--- WHAT YOU WILL DO ---
Retype every entry below without pictures.

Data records
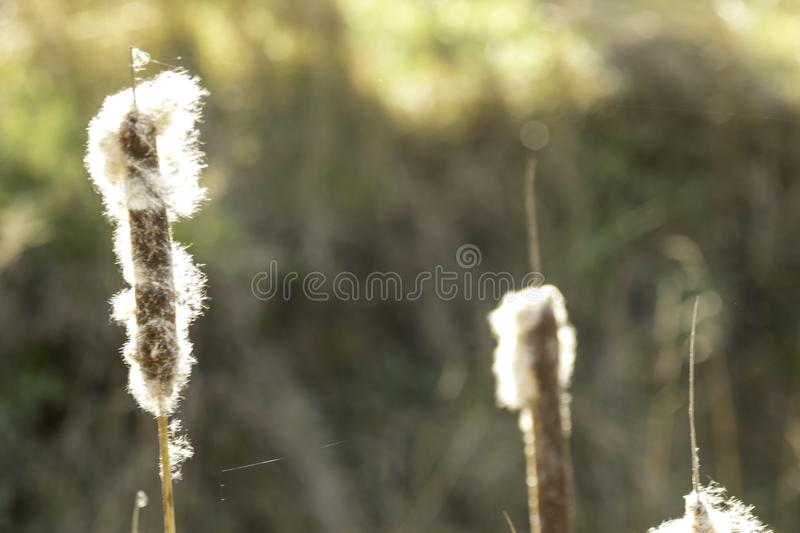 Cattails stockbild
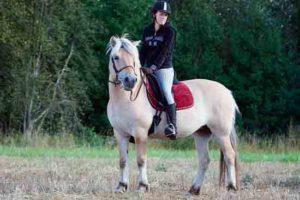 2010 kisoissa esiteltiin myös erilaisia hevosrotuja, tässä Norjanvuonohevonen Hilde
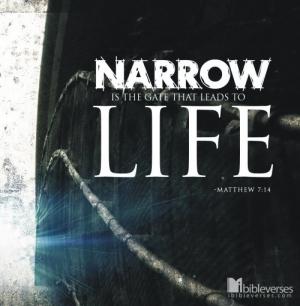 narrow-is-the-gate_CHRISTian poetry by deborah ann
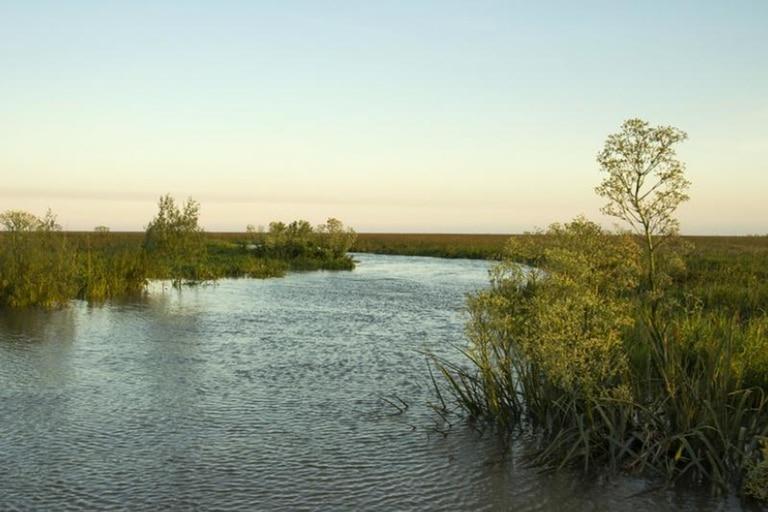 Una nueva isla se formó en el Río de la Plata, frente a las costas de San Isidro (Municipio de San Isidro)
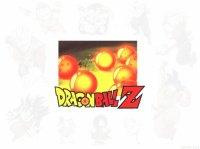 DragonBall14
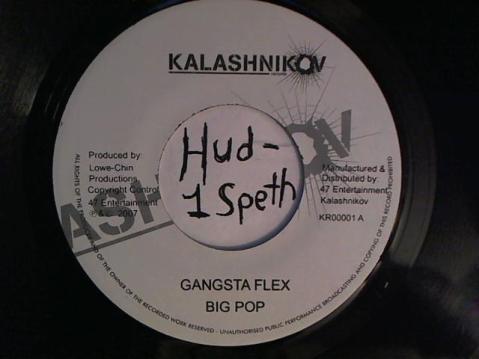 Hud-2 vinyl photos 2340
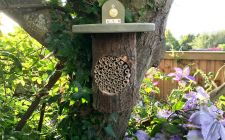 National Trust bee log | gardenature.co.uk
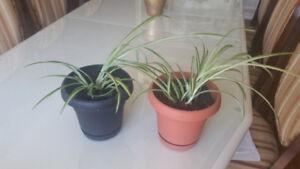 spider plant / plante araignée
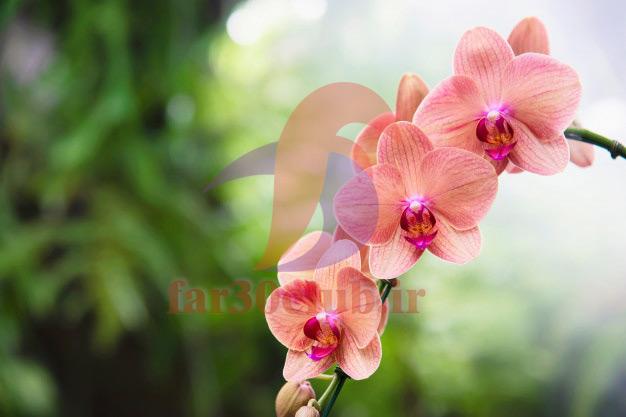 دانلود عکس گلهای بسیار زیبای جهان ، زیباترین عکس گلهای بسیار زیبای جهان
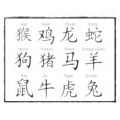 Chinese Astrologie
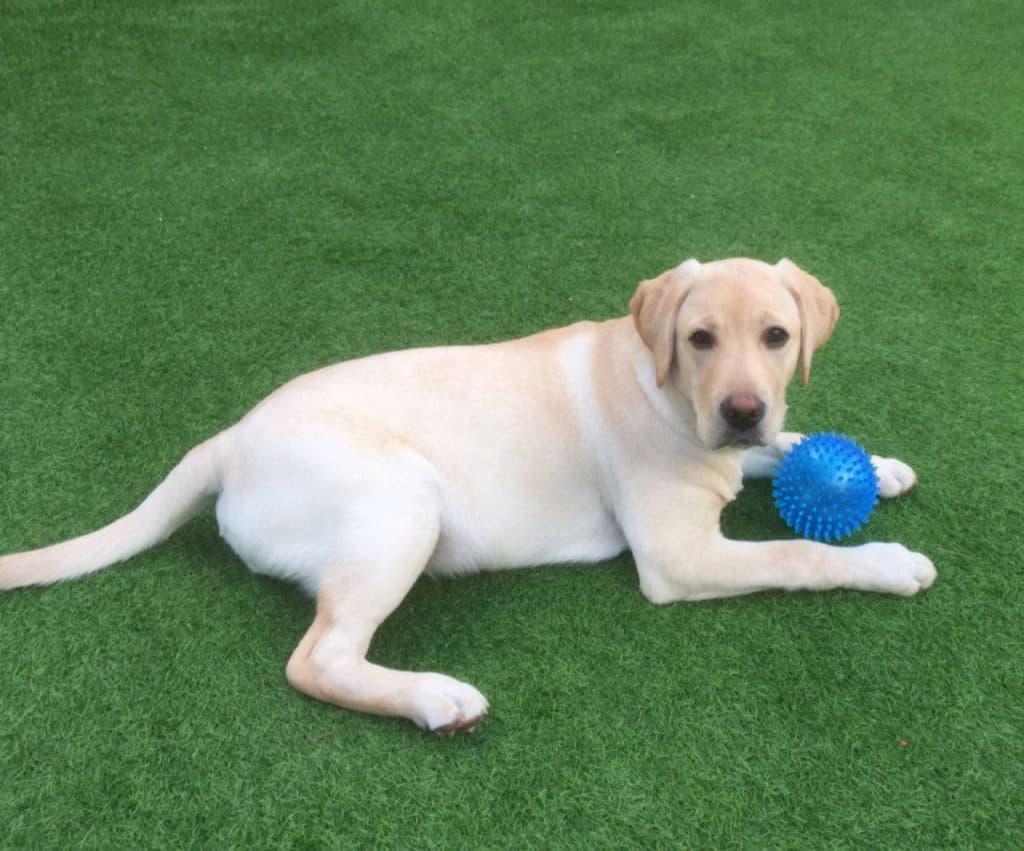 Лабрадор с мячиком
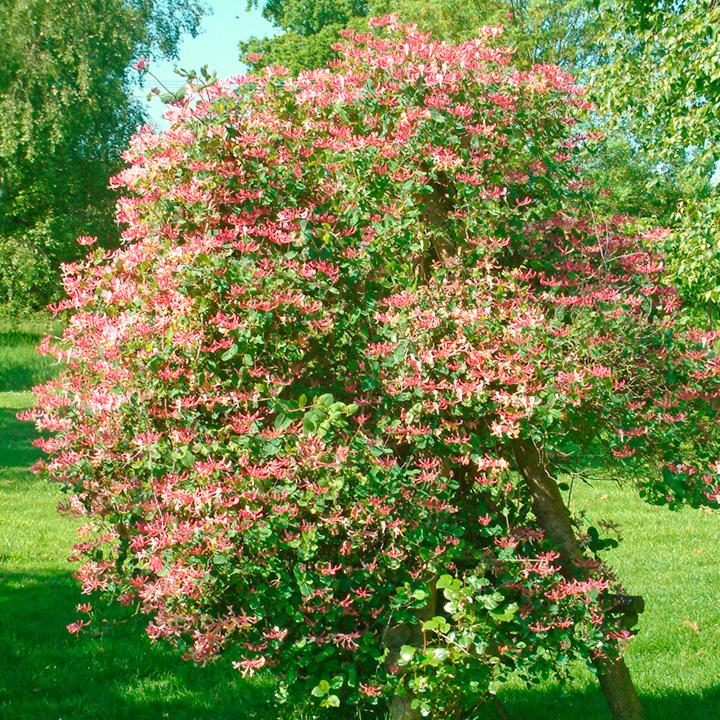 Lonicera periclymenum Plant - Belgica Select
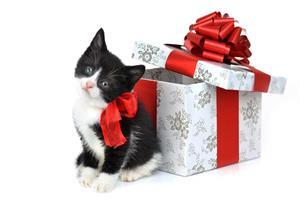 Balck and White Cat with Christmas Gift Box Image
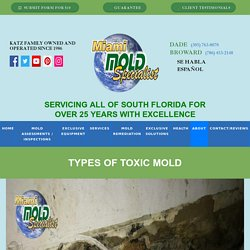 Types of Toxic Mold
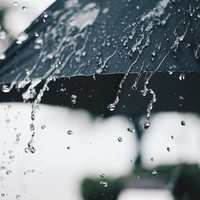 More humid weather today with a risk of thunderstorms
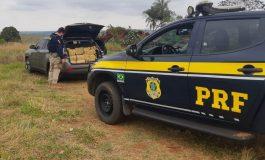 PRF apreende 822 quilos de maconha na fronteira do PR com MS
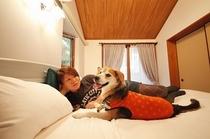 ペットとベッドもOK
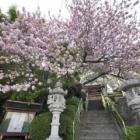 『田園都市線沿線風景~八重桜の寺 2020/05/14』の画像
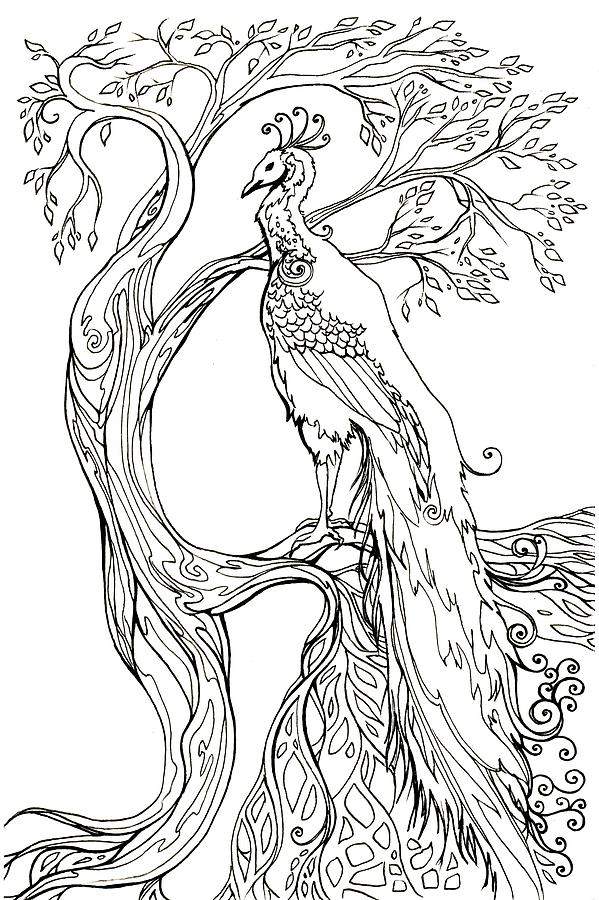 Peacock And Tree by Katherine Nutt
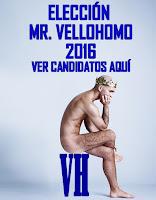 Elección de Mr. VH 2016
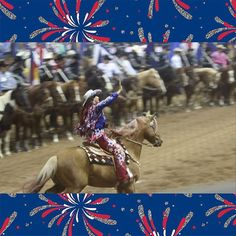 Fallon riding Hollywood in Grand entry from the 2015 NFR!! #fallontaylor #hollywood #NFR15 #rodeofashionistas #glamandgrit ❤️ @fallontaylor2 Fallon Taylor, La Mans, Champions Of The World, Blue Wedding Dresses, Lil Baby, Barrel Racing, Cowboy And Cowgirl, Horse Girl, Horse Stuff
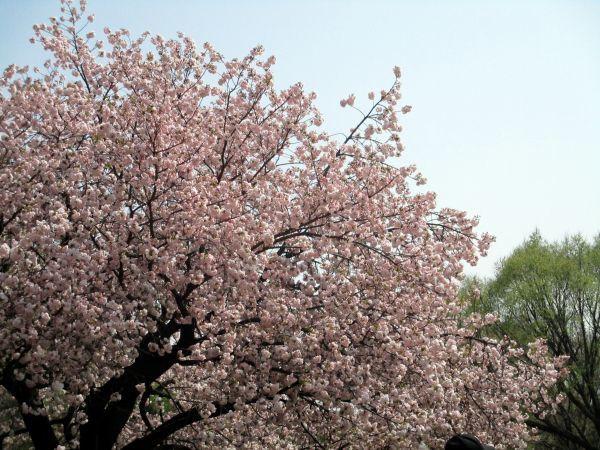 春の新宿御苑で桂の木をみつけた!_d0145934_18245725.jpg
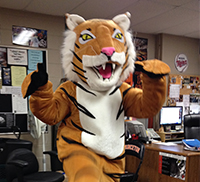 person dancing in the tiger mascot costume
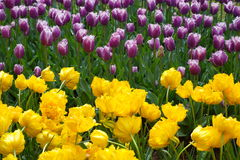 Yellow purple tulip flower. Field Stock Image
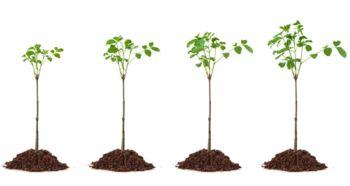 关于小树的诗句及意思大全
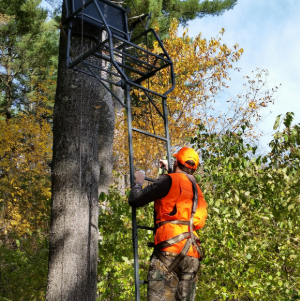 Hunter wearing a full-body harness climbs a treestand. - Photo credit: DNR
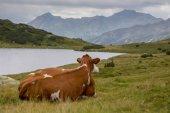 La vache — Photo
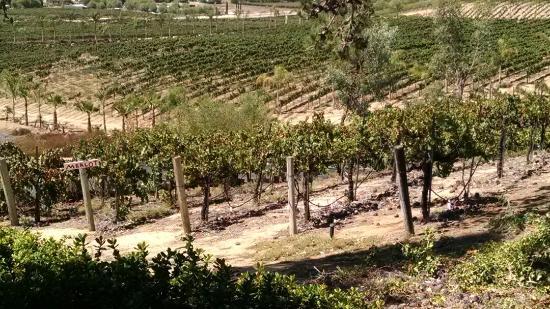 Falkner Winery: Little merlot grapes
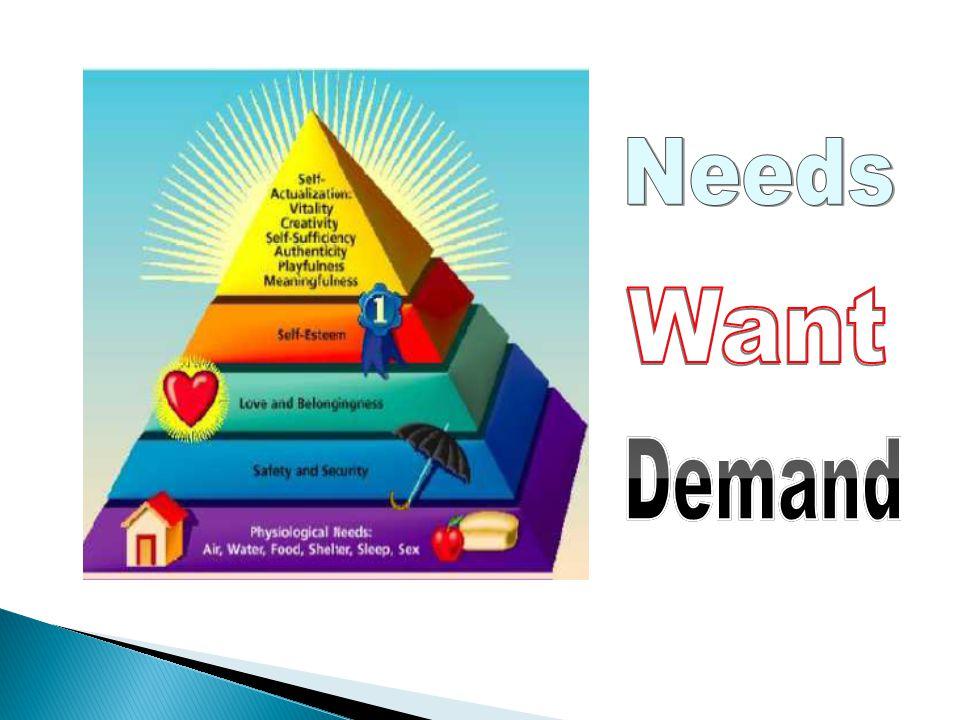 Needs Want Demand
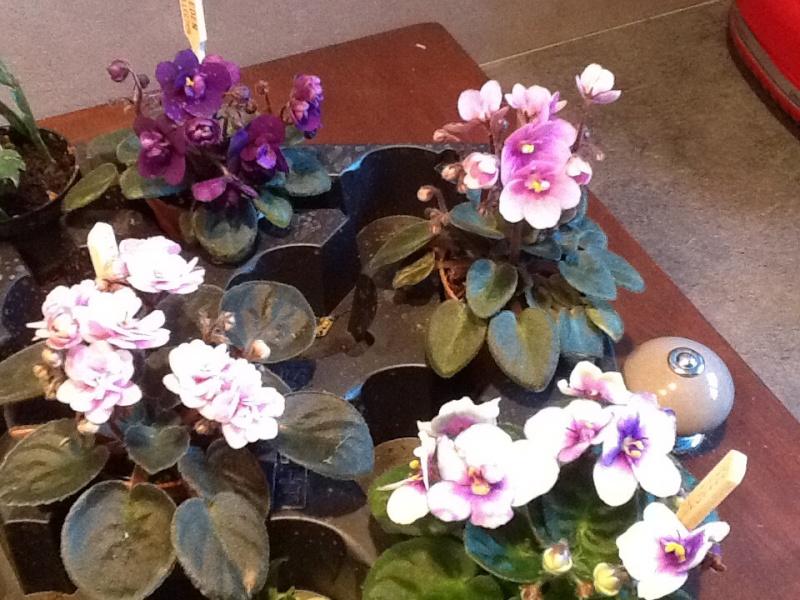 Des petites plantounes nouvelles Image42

--- WRITTEN SOLUTION ---
 Cattails stockbild
 2010 kisoissa esiteltiin myös erilaisia hevosrotuja, tässä Norjanvuonohevonen Hilde
 narrow-is-the-gate_CHRISTian poetry by deborah ann
 Una nueva isla se formó en el Río de la Plata, frente a las costas de San Isidro (Municipio de San Isidro)
 DragonBall14
 Hud-2 vinyl photos 2340
 National Trust bee log | gardenature.co.uk
 spider plant / plante araignée
 دانلود عکس گلهای بسیار زیبای جهان ، زیباترین عکس گلهای بسیار زیبای جهان
 Chinese Astrologie
 Лабрадор с мячиком
 Lonicera periclymenum Plant - Belgica Select
 Balck and White Cat with Christmas Gift Box Image
 Types of Toxic Mold
 More humid weather today with a risk of thunderstorms
 PRF apreende 822 quilos de maconha na fronteira do PR com MS
 ペットとベッドもOK
 『田園都市線沿線風景~八重桜の寺 2020/05/14』の画像
 Peacock And Tree by Katherine Nutt
 Elección de Mr. VH 2016
 Fallon riding Hollywood in Grand entry from the 2015 NFR!! #fallontaylor #hollywood #NFR15 #rodeofashionistas #glamandgrit ❤️ @fallontaylor2 Fallon Taylor, La Mans, Champions Of The World, Blue Wedding Dresses, Lil Baby, Barrel Racing, Cowboy And Cowgirl, Horse Girl, Horse Stuff
 春の新宿御苑で桂の木をみつけた!_d0145934_18245725.jpg
 person dancing in the tiger mascot costume
 Yellow purple tulip flower. Field Stock Image
 关于小树的诗句及意思大全
 Hunter wearing a full-body harness climbs a treestand. - Photo credit: DNR
 La vache — Photo
 Falkner Winery: Little merlot grapes
 Needs Want Demand
 Des petites plantounes nouvelles Image42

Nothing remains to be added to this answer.